(CN) — Arguing before a Ninth Circuit panel Thursday, an attorney for a California restaurant trade organization doubled down on claims Berkeley’s novel ban on natural gas hookups in new construction is a roundabout way to ban gas-powered appliances in furtherance of the liberal city’s environmental goals.
The Berkeley City Council's ban on gas hookup installations in new residential and commercial buildings is preempted by the Energy Policy and Conservation Act (EPCA), said Brian Baran, an attorney with Reichman Jorgensen Lehman & Feldberg who represents the California Restaurant Association.
“This case has nothing to do with gas distribution. It’s about banning appliances, covered by EPCA, in contravention of federal policy,” Baran said.
The trade group sued Berkeley over the regulation, claiming it impacted chefs' ability to prepare food the way they are typically trained — using natural gas stoves.
At a lower court hearing in February 2021, Deputy City Attorney Chris Jensen told U.S. District Judge Yvonne Gonzalez Rogers the purpose of the ban is "to transition the city infrastructure away from natural gas.” He also cited President Joe Biden’s intention to eliminate fossil fuels from power generation by 2035.
Rogers found the city had the authority to regulate the distribution of natural gas when she dismissed the restaurant association's lawsuit last year.
Nothing in Berkeley’s ordinance bans gas appliances from being put in new buildings.
But the question of whether its natural gas ban is preempted by the EPCA dominated the Ninth Circuit hearing Thursday, during which the panel considered whether to revive the restaurant association’s lawsuit.

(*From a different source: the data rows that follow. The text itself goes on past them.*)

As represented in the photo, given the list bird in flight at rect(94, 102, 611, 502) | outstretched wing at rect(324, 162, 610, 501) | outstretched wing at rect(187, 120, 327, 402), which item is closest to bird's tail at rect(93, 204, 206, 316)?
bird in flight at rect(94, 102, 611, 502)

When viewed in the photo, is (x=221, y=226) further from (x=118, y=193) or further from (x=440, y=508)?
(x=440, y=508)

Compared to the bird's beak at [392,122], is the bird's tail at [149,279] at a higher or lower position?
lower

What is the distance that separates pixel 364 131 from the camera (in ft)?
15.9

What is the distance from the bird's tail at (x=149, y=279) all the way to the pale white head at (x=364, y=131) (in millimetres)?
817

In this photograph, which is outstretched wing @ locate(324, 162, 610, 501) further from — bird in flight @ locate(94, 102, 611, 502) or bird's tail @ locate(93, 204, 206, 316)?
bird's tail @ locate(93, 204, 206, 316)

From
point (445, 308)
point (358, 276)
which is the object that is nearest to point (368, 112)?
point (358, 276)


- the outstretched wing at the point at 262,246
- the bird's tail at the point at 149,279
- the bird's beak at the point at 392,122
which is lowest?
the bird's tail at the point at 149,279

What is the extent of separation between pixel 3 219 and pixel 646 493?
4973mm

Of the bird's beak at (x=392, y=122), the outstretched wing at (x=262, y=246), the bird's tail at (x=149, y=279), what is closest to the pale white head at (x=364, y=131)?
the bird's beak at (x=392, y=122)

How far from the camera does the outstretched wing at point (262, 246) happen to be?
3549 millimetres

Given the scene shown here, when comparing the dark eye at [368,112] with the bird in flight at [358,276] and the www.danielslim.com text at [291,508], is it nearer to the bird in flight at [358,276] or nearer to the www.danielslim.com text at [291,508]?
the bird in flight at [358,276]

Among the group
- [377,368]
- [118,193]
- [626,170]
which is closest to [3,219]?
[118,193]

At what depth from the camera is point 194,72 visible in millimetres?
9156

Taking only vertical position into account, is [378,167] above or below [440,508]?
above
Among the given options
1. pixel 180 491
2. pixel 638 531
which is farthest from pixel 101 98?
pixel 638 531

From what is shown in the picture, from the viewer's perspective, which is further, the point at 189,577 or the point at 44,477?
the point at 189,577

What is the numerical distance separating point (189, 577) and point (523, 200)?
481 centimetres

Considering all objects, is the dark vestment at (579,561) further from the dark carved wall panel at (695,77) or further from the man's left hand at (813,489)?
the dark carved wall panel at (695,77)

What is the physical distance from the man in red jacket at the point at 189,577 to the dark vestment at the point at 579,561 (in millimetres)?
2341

“When you are effectively prohibiting the appliances, that’s the point at which preemption kicks in,” Baran said during questioning by Donald Trump appointee Judge M. Miller Baker, sitting by designation from the U.S. Court of International Trade.
Baran said the congressional intent behind the EPCA, passed in 1975, was to ensure a domestic supply of energy in the wake of the 1973 oil crisis, and to reduce the demand for energy through conservation measures including standards for appliances.
He said the policy prevents states from adopting policies banning appliances based on the type of energy they use.
“If you can circumvent that prohibition on banning covered appliances by simply prohibiting an electric appliance from being plugged in or a gas appliance from being connected to the existing gas supply, then the preemption provision isn’t really accomplishing anything at all,” Baran said.
But Briscoe Ivester & Bazel attorney Tony Francois, arguing for the city of Berkeley, quibbled over the preemption parameters established by the EPCA, reading aloud from the statute during questioning by U.S. Circuit Judge Patrick Bumatay, a Trump appointee.
“The purpose of the statute is to authorize the Department of Energy to adopt those uniform federal efficiency standards and then to prevent states from requiring better without a waiver,” Francois said.
Judge Baker questioned what the cumulative impact on appliance manufacturers the EPCA was trying to protect could be if other cities followed Berkeley’s lead and adopted their own bans on gas hookups.
Francois again read from the statute, which listed requirements for appliance volume, capacity and reliability.
“Where you see Congress protecting the availability of consumer choice, fuel type is not one of those categories,” Francois noted.
Thomas Pulham, an assistant U.S. attorney, told the panel Berkeley’s ordinance doesn’t implicate the preemption clause of the EPCA as “it doesn’t even address energy use at all as that term is defined in the statute.”
But Senior U.S. Circuit Judge Diarmuid O’Scannlain asked why the federal government had intervened in the case at all.
“I’m just a little curious that the United States is participating in a case that supports the banning of natural gas in a city of this country. Is this a policy we should be aware of?” the Ronald Reagan appointee asked.
Pulham said the United States was not supporting Berkeley’s provision one way or the other.
“We are just addressing the scope of the preemption provision, because as we detail in our brief, we think that an overbroad reading of this could harm the federal administration of the statute,” Pulham said.
The panel took the matter under submission.